> **Assignment**:
The expected answer is the complete listing, reproduced character for character.
(Beginning of Material supplied)
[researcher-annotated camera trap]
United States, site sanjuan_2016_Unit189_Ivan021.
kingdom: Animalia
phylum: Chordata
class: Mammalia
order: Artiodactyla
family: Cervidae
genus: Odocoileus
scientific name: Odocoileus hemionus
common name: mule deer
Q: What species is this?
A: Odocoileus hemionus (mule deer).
(End of Material supplied)
> **Written response**:
[researcher-annotated camera trap]
United States, site sanjuan_2016_Unit189_Ivan021.
kingdom: Animalia
phylum: Chordata
class: Mammalia
order: Artiodactyla
family: Cervidae
genus: Odocoileus
scientific name: Odocoileus hemionus
common name: mule deer
Q: What species is this?
A: Odocoileus hemionus (mule deer).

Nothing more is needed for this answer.